Leaders first heard from former Italian Prime Minister Enrico Letta, tasked with assessing the shortfalls of the EU single market, who has warned this is the bloc's last opportunity to act.
Letta's report said the rise of geopolitical tensions and protectionism threatened EU economic security and undermined its push into technologies from artificial intelligence to clean tech and its green and digital transition which is set to cost 620 billion euros ($662 billion) per year.
Letta said the greatest impact could come from steering the 33 trillion euros of private EU savings from current accounts to the real economy.
Key to that could be the EU capital markets union (CMU), but negotiations have stalled for nearly a decade because EU members do not want to relinquish control of national financial rules.
DIVERGENCE
All EU leaders expressed support on Thursday for CMU, the key elements of which finance ministers foresee by 2029, but divisions remain.

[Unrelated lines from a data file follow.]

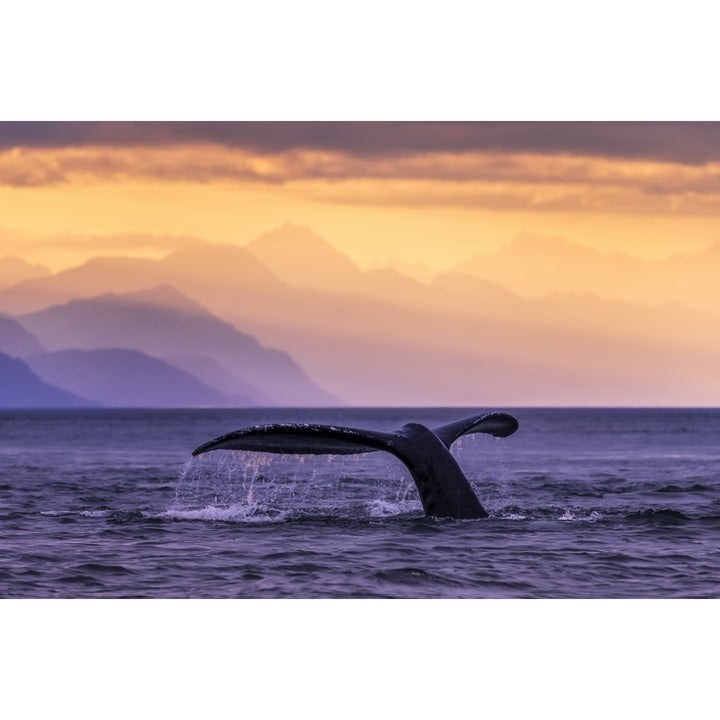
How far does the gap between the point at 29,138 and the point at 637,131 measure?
11.2 metres

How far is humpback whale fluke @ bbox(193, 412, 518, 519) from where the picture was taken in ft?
41.5

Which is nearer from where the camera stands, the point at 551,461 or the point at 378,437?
the point at 378,437

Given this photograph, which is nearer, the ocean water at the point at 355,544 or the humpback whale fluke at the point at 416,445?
the ocean water at the point at 355,544

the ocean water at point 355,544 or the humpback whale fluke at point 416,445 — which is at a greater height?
the humpback whale fluke at point 416,445

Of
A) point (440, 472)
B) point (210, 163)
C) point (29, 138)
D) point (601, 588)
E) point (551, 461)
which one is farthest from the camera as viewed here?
point (551, 461)

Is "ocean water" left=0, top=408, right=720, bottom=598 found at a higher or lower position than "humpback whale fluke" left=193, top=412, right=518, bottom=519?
lower

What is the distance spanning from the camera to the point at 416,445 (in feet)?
46.7

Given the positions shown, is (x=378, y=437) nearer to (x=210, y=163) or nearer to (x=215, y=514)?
(x=215, y=514)

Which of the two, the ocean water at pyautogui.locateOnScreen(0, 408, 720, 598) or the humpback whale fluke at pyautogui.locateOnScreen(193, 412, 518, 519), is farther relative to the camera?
the humpback whale fluke at pyautogui.locateOnScreen(193, 412, 518, 519)

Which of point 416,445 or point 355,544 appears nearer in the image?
point 355,544

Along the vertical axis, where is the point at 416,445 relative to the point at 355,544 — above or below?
above

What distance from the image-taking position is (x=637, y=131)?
821 inches

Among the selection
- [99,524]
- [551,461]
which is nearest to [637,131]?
[99,524]

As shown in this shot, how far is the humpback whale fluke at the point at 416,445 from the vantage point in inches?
498
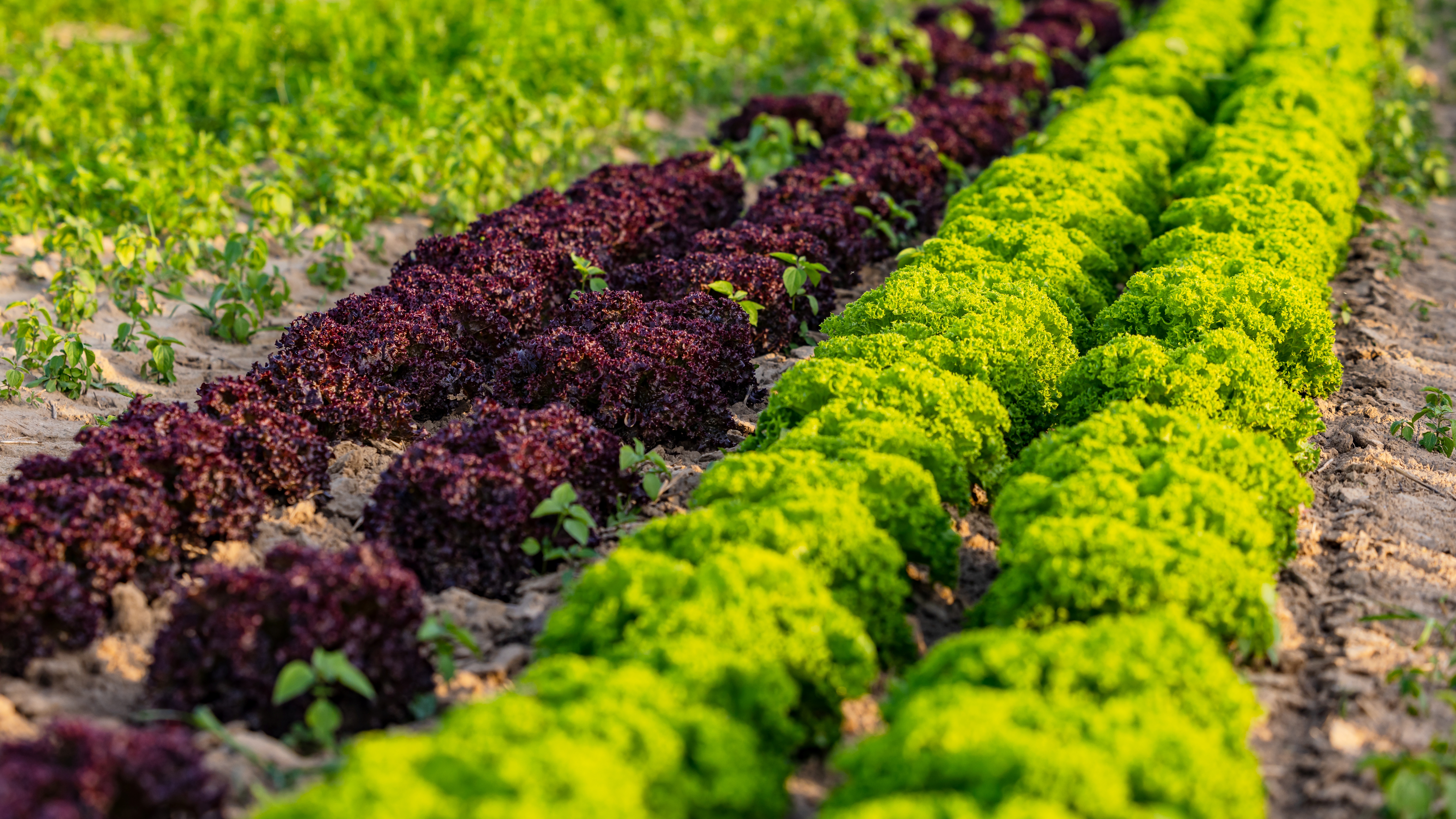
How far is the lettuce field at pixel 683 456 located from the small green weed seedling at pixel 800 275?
0.04 meters

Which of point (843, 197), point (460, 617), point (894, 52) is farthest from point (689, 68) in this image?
point (460, 617)

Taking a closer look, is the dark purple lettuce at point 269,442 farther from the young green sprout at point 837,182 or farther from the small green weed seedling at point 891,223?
the young green sprout at point 837,182

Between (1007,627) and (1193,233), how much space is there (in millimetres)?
4229

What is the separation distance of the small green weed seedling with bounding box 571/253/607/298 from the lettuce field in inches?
2.9

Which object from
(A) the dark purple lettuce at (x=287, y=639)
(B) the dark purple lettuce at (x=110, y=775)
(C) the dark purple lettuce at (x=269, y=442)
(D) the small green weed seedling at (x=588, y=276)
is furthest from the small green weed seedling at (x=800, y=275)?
(B) the dark purple lettuce at (x=110, y=775)

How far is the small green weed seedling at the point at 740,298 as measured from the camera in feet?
21.8

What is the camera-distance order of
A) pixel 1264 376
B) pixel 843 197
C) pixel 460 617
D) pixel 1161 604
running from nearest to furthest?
pixel 1161 604 → pixel 460 617 → pixel 1264 376 → pixel 843 197

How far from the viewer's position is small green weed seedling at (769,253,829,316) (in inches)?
278

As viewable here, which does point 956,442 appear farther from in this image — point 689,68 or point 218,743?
point 689,68

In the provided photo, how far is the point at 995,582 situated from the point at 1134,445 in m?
0.92

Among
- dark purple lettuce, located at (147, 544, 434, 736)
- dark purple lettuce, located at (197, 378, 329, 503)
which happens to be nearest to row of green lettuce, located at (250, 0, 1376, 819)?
dark purple lettuce, located at (147, 544, 434, 736)

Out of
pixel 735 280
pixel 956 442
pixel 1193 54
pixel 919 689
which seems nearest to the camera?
pixel 919 689

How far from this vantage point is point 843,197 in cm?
861

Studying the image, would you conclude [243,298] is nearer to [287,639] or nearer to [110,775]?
[287,639]
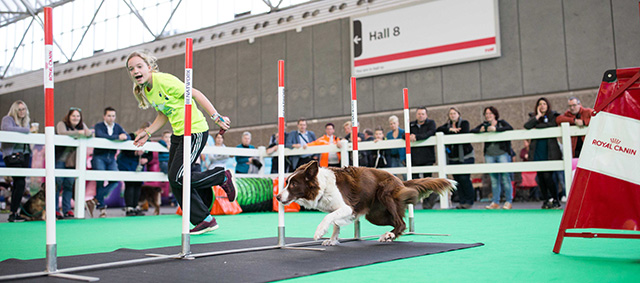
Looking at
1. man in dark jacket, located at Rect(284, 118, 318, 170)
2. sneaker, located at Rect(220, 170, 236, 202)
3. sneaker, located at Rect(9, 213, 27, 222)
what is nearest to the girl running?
sneaker, located at Rect(220, 170, 236, 202)

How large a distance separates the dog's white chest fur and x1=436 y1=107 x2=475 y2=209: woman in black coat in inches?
233

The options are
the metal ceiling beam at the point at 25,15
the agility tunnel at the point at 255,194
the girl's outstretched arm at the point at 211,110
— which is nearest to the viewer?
the girl's outstretched arm at the point at 211,110

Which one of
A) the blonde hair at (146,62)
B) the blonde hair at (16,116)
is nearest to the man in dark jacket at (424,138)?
the blonde hair at (146,62)

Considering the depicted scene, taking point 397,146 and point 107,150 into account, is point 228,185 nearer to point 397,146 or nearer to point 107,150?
point 107,150

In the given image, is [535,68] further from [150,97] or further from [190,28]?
[190,28]

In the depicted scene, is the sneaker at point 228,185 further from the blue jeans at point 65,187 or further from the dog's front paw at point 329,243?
the blue jeans at point 65,187

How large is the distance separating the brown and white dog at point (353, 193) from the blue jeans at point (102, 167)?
6.17 meters

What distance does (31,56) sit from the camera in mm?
26531

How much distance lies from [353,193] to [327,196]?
24 cm

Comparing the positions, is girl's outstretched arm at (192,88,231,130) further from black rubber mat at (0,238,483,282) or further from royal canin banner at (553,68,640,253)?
royal canin banner at (553,68,640,253)

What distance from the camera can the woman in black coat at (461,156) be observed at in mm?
9555

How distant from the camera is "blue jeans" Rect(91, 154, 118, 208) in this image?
9.12 metres

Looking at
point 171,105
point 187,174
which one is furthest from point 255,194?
point 187,174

Dutch Prime Minister Mark Rutte said the differences of opinion were big, adding his country wanted to push forward quickly, but others were more reticent.
French President Emmanuel Macron said he believed Thursday's discussions had at least resolved some uncertainties and reduced concerns.
France and Germany are pushing hard for a union that would include joint financial supervision, on which several smaller states such as Luxembourg, Malta and Ireland are not keen.
"You can do capital markets union, but you need to do it correctly," Irish Prime Minister Simon Harris said, adding the EU still needed to examine the issue of supervision.
"I'm yet to be convinced around the need for an overly intense emphasis on centralization of those functions."
Harris also said he opposed harmonisation of corporate taxes, a view echoed by Estonian Prime Minister Kaja Kallas.
German Chancellor Olaf Scholz said an approach of special regimes on supervision and tax would no longer do as the bloc was not mobilising Europe's capital for EU companies.
"And that is not a solution with which we can be satisfied," he said.
Ireland and Estonia are also among the signatories to a February letter warning of a dangerous subsidy race inside the EU, where Germany and France lead on state aid, arguing not all are able to match the heavier spending of Berlin and Paris.
In the final summit conclusions, a reference to harmonising corporate tax law was removed, and leaders asked the European Commission to look into EU bodies supervising parts of the CMU.
The leaders' nine fields of improvement include deepening the EU single market, fostering more innovative research and using resources more efficiently.
They also want a unified energy market, which could make cheaper renewable energy available to all.